Getting Libya’s Offshore Mobilisation Model Right

An international energy project sponsor* was preparing a complex offshore operation involving foreign vessel personnel, expatriate specialists, local hires, and a land based coordination layer linked to Libyan waters. The challenge was not simply to source labour or run payroll. The project required a full mobilisation model capable of aligning workforce design, permitting, offshore access, local compliance, and operating logistics across multiple jurisdictions and authorities. Qabas was engaged to build that model end to end, covering staffing structure, Employer of Record design, local and expatriate recruitment feasibility, permit pathways, cost architecture, and the wider regulatory and operational framework required to make the project executable.

The Situation

The project was structurally complex from the outset. Offshore personnel were expected to mobilise through Malta and potentially Libya, work in Libyan waters, and operate alongside Libyan and other foreign personnel in an oil and gas context. That immediately made the issue more than one of employment administration. In Libya, offshore labour, marine access, work permits, sector specific approvals, and security clearances are not governed through one clean process. They are shaped by the nature of the works, the exact maritime geography, the beneficiary of the project, the identity of the implementing entity, and the practical authority exercised by the institutions controlling ports, offshore access, and oil related permissions.

That meant the client could not rely on a standard global mobilisation template. A workforce model that might appear compliant in principle could still fail once tested against the realities of offshore authorisation, vessel access, inspections, manpower approvals, and the interaction between foreign crew rotations and Libyan jurisdiction. Salary assumptions also needed scrutiny, as the compensation logic being considered was materially above prevailing local levels, which affected recruitment realism, cost structure, and the feasibility of local hiring assumptions.

The real problem, therefore, was one of execution architecture. Before the project could move forward, the sponsor needed to know whether the operating model was workable, what permissions were likely to be mandatory, how the labour mix should be structured, and what hidden constraints could impair mobilisation once the project moved from planning into delivery.

Our Approach

Qabas approached the assignment as an offshore workforce and regulatory structuring exercise. The first step was to separate the project into its real execution layers: offshore and onshore staffing, expatriate and local labour, payroll and EOR logic, visa and work permit requirements, oil sector approvals, marine access pathways, and the local feasibility of specialised recruitment. This allowed the project to be assessed not as one employment question, but as a multi authority operating model.

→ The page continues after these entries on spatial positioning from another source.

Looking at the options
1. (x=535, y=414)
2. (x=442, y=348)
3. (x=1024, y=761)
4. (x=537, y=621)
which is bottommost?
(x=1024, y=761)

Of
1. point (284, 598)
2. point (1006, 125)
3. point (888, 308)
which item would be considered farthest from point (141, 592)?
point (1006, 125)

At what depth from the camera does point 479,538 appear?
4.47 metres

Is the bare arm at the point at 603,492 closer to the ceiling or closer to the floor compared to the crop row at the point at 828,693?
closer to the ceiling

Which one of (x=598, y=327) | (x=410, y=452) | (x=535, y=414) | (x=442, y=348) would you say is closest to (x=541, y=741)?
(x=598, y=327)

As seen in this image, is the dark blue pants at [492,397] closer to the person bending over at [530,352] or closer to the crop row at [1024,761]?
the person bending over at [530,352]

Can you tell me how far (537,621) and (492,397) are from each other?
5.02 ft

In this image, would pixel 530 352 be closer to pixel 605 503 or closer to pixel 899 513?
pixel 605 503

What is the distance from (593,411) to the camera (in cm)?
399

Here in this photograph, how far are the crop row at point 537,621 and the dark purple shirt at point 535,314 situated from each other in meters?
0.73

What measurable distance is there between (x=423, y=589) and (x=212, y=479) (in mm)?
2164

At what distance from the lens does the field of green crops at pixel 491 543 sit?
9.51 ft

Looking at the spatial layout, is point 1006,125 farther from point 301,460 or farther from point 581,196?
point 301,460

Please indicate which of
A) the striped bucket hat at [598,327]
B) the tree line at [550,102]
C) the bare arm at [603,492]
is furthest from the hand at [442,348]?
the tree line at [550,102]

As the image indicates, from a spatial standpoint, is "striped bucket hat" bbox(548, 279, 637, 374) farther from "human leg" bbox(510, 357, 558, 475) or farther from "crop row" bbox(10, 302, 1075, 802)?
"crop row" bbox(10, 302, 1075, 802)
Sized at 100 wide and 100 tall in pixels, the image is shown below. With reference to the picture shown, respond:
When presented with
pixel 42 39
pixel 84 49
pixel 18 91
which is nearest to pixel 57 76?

On that basis, Qabas designed an integrated support framework. At its core was an Employer of Record and payroll model capable of handling both local and foreign personnel where legally feasible, supported by a wider analysis of offshore permits, visa handling, safety certification expectations, and recruitment possibilities for both marine and administrative roles. The work also included salary and labour market review so that the sponsor could judge whether its planned workforce structure was economically and operationally realistic.

A central feature of the approach was geographic precision. Qabas made clear that the project could not be validated at country level alone. In Libya, offshore operations are highly sensitive to exact location, the authority controlling access, and the institutional chain behind the project. Qabas therefore reframed the assignment around execution sensitivity, linking the permit pathway and mobilisation risk directly to project geography, sector character, and end beneficiary.

Implementation

Qabas developed the project as a full mobilisation model rather than a narrow service proposal. The work covered staffing structure, regulatory requirements, offshore permit logic, labour and immigration issues, local recruitment feasibility, payroll handling, and compliance assumptions around shift patterns and offshore rotations. Rather than offering a generic EOR service, Qabas built the wider framework through which the sponsor could assess feasibility, cost, and delivery risk before committing to implementation.

The value lay in turning a loosely defined offshore staffing concept into a structured execution model. Qabas clarified which variables were peripheral and which were decisive, particularly around location, institutional fragmentation, offshore approvals, and the practical use of expatriate labour in Libyan waters. That created a much stronger basis for planning and internal investment assessment.

Results

The client obtained a materially clearer and more credible basis for structuring a complex offshore operation. Instead of treating the project as a payroll and onboarding matter, it was able to assess it as a full mobilisation problem involving labour architecture, permit sequencing, marine access, sector specific approvals, and workforce feasibility.

The engagement also reduced execution risk at a critical early stage. Qabas identified the real constraints that would govern implementation, corrected assumptions that were too generic for the Libyan context, and gave the sponsor a firmer basis for judging both cost and deliverability. This improved the quality of decision making before capital, manpower, and operational commitments hardened.

Most importantly, Qabas built the offshore mobilisation model from end to end. By combining workforce design, EOR logic, permit analysis, recruitment feasibility, payroll structure, and regulatory mapping, the firm transformed a broad offshore concept into a more disciplined and executable operating platform.

*We take our clients’ confidentiality seriously; whilst names are changed, outcomes remain real.